HARRISBURG – In an effort to revitalize the Bureau of Dog Law Enforcement (BDLE), Sen. Elder Vogel, Jr.’s (R-47) Dog Law Modernization Bill (Senate Bill 746) advanced from the Senate with bipartisan support by a vote of 43-7.
Senate Bill 746 would provide critical updates to Pennsylvania’s Dog Law including increases to licensing and kennel fees.
“The Bureau has been struggling over the last several years to cover basic operations and fill critical vacancies to ensure they can perform their duties efficiently,” said Vogel. “With their primary operating funds coming from the licensing and kennel fees administered through the Dog Law, my legislation seeks to adjust those fees to create an improved flow of funding to better address the Bureau’s current needs. I appreciate my colleagues’ continued support of this vital legislation.”

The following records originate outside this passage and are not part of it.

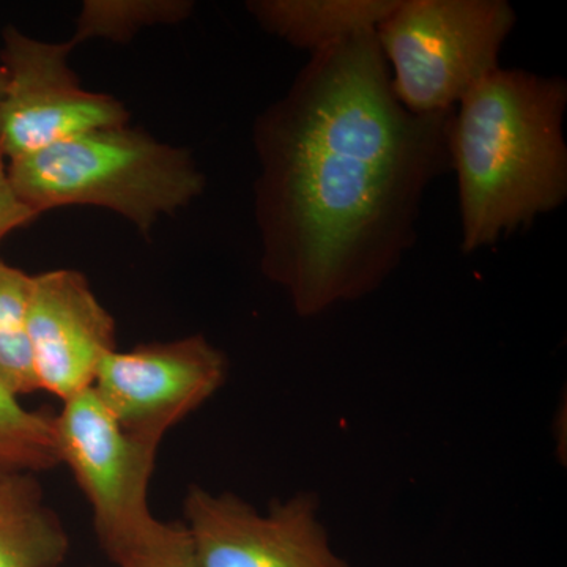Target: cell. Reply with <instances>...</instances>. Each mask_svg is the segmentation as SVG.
<instances>
[{
	"instance_id": "14",
	"label": "cell",
	"mask_w": 567,
	"mask_h": 567,
	"mask_svg": "<svg viewBox=\"0 0 567 567\" xmlns=\"http://www.w3.org/2000/svg\"><path fill=\"white\" fill-rule=\"evenodd\" d=\"M59 464L54 417L25 409L0 380V468L35 475Z\"/></svg>"
},
{
	"instance_id": "1",
	"label": "cell",
	"mask_w": 567,
	"mask_h": 567,
	"mask_svg": "<svg viewBox=\"0 0 567 567\" xmlns=\"http://www.w3.org/2000/svg\"><path fill=\"white\" fill-rule=\"evenodd\" d=\"M454 110H405L368 32L311 54L257 117L260 267L297 316L361 300L394 274L415 245L425 192L451 171Z\"/></svg>"
},
{
	"instance_id": "4",
	"label": "cell",
	"mask_w": 567,
	"mask_h": 567,
	"mask_svg": "<svg viewBox=\"0 0 567 567\" xmlns=\"http://www.w3.org/2000/svg\"><path fill=\"white\" fill-rule=\"evenodd\" d=\"M516 22L506 0H399L375 31L395 99L413 114L453 111L499 69Z\"/></svg>"
},
{
	"instance_id": "3",
	"label": "cell",
	"mask_w": 567,
	"mask_h": 567,
	"mask_svg": "<svg viewBox=\"0 0 567 567\" xmlns=\"http://www.w3.org/2000/svg\"><path fill=\"white\" fill-rule=\"evenodd\" d=\"M11 188L29 210L70 205L106 208L151 233L204 192L185 148L128 125L93 130L9 163Z\"/></svg>"
},
{
	"instance_id": "7",
	"label": "cell",
	"mask_w": 567,
	"mask_h": 567,
	"mask_svg": "<svg viewBox=\"0 0 567 567\" xmlns=\"http://www.w3.org/2000/svg\"><path fill=\"white\" fill-rule=\"evenodd\" d=\"M226 354L200 334L115 349L96 371L92 391L130 434L162 443L226 383Z\"/></svg>"
},
{
	"instance_id": "6",
	"label": "cell",
	"mask_w": 567,
	"mask_h": 567,
	"mask_svg": "<svg viewBox=\"0 0 567 567\" xmlns=\"http://www.w3.org/2000/svg\"><path fill=\"white\" fill-rule=\"evenodd\" d=\"M319 511L311 492L259 511L230 492L192 486L183 524L200 567H353L331 546Z\"/></svg>"
},
{
	"instance_id": "5",
	"label": "cell",
	"mask_w": 567,
	"mask_h": 567,
	"mask_svg": "<svg viewBox=\"0 0 567 567\" xmlns=\"http://www.w3.org/2000/svg\"><path fill=\"white\" fill-rule=\"evenodd\" d=\"M2 41L0 151L10 162L93 130L128 123L125 104L82 87L69 62L71 41L37 40L17 28H7Z\"/></svg>"
},
{
	"instance_id": "12",
	"label": "cell",
	"mask_w": 567,
	"mask_h": 567,
	"mask_svg": "<svg viewBox=\"0 0 567 567\" xmlns=\"http://www.w3.org/2000/svg\"><path fill=\"white\" fill-rule=\"evenodd\" d=\"M31 282V275L0 260V380L18 398L40 391L28 333Z\"/></svg>"
},
{
	"instance_id": "2",
	"label": "cell",
	"mask_w": 567,
	"mask_h": 567,
	"mask_svg": "<svg viewBox=\"0 0 567 567\" xmlns=\"http://www.w3.org/2000/svg\"><path fill=\"white\" fill-rule=\"evenodd\" d=\"M566 110L563 78L502 66L457 104L447 145L462 251L488 248L565 204Z\"/></svg>"
},
{
	"instance_id": "15",
	"label": "cell",
	"mask_w": 567,
	"mask_h": 567,
	"mask_svg": "<svg viewBox=\"0 0 567 567\" xmlns=\"http://www.w3.org/2000/svg\"><path fill=\"white\" fill-rule=\"evenodd\" d=\"M117 567H200L185 524L153 517L144 527L103 544Z\"/></svg>"
},
{
	"instance_id": "10",
	"label": "cell",
	"mask_w": 567,
	"mask_h": 567,
	"mask_svg": "<svg viewBox=\"0 0 567 567\" xmlns=\"http://www.w3.org/2000/svg\"><path fill=\"white\" fill-rule=\"evenodd\" d=\"M398 6L399 0H252L246 9L264 31L316 54L375 32Z\"/></svg>"
},
{
	"instance_id": "8",
	"label": "cell",
	"mask_w": 567,
	"mask_h": 567,
	"mask_svg": "<svg viewBox=\"0 0 567 567\" xmlns=\"http://www.w3.org/2000/svg\"><path fill=\"white\" fill-rule=\"evenodd\" d=\"M54 416L61 464L92 509L100 546L151 522L148 486L159 443L130 434L91 390L62 402Z\"/></svg>"
},
{
	"instance_id": "9",
	"label": "cell",
	"mask_w": 567,
	"mask_h": 567,
	"mask_svg": "<svg viewBox=\"0 0 567 567\" xmlns=\"http://www.w3.org/2000/svg\"><path fill=\"white\" fill-rule=\"evenodd\" d=\"M28 333L39 390L62 402L91 390L117 349L114 317L76 270L32 276Z\"/></svg>"
},
{
	"instance_id": "17",
	"label": "cell",
	"mask_w": 567,
	"mask_h": 567,
	"mask_svg": "<svg viewBox=\"0 0 567 567\" xmlns=\"http://www.w3.org/2000/svg\"><path fill=\"white\" fill-rule=\"evenodd\" d=\"M3 89H6V78H3V71L0 69V102H2Z\"/></svg>"
},
{
	"instance_id": "16",
	"label": "cell",
	"mask_w": 567,
	"mask_h": 567,
	"mask_svg": "<svg viewBox=\"0 0 567 567\" xmlns=\"http://www.w3.org/2000/svg\"><path fill=\"white\" fill-rule=\"evenodd\" d=\"M6 159L0 151V241L13 230L28 226L37 218L35 213L29 210L11 188L9 166H7Z\"/></svg>"
},
{
	"instance_id": "13",
	"label": "cell",
	"mask_w": 567,
	"mask_h": 567,
	"mask_svg": "<svg viewBox=\"0 0 567 567\" xmlns=\"http://www.w3.org/2000/svg\"><path fill=\"white\" fill-rule=\"evenodd\" d=\"M193 9L189 0H87L70 41L73 47L91 39L126 43L144 29L185 21Z\"/></svg>"
},
{
	"instance_id": "11",
	"label": "cell",
	"mask_w": 567,
	"mask_h": 567,
	"mask_svg": "<svg viewBox=\"0 0 567 567\" xmlns=\"http://www.w3.org/2000/svg\"><path fill=\"white\" fill-rule=\"evenodd\" d=\"M70 536L33 473L0 468V567H61Z\"/></svg>"
}]
</instances>
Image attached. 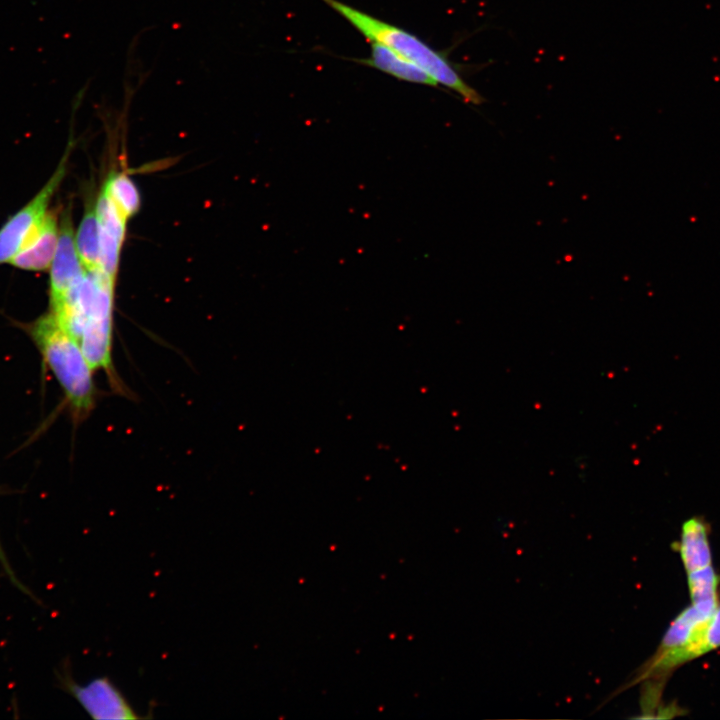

For the last several years the BDLE has relied on state appropriations to maintain its operations as they have been working in a deficit which has caused a staff shortage within the BDLE and has made it impossible from hiring a new warden when a position is vacated.
To remedy this issue, among others, and with the support of the Department of Agriculture, Senate Bill 746 would first revise annual and lifetime dog licenses. For individual dog licenses, the annual fees would gradually increase by $2 for an annual license in the first year to $7, and a subsequent increase of $2 the following year to $9, with a final increase of $1 in 2027 taking the maximum fee increase to $10, and $49 for a lifetime license (no additional increases) regardless of spay/neuter status.
Seniors and persons disabled are eligible for a $2 discount on annual licenses and a $16 discount on lifetime licenses.
Additionally, since kennel inspections are a significant portion of the work done by the BDLE, this legislation includes a 25% percent increase for each classification.
It is important to note that these fees have not seen an increase for several decades – 25 years for annual and lifetime dog licenses and 57 years for kennel license fees to be exact.
With only approximately 50% of dogs in Pennsylvania licensed, more also needs to be done to improve licensing compliance, so the bill would require a dog be licensed at three months of age or older (current law) or the point of transfer to a new owner, whichever occurs first. It will also establish an online licensing website for counties that do not currently offer one, thus increasing convenience for their residents. A statewide licensing database will also be created to modernize the information and provide accessibility to law enforcement statewide.
The legislation also seeks to clarify “dangerous dog” determinations, require that kennels notify the Department of Agriculture of updates to their type or classification, update rescue network kennel licensing and related documentation of foreign dogs, revoke kennel licenses when the kennel is charged with animal cruelty, require transparency of both the source of a dog and the identifying seller’s license information in advertisements, ensure proof of licensure is provided when requested by the appropriate authorities and increase criminal penalties for law violators.
Senate Bill 746 now moves to the House for consideration.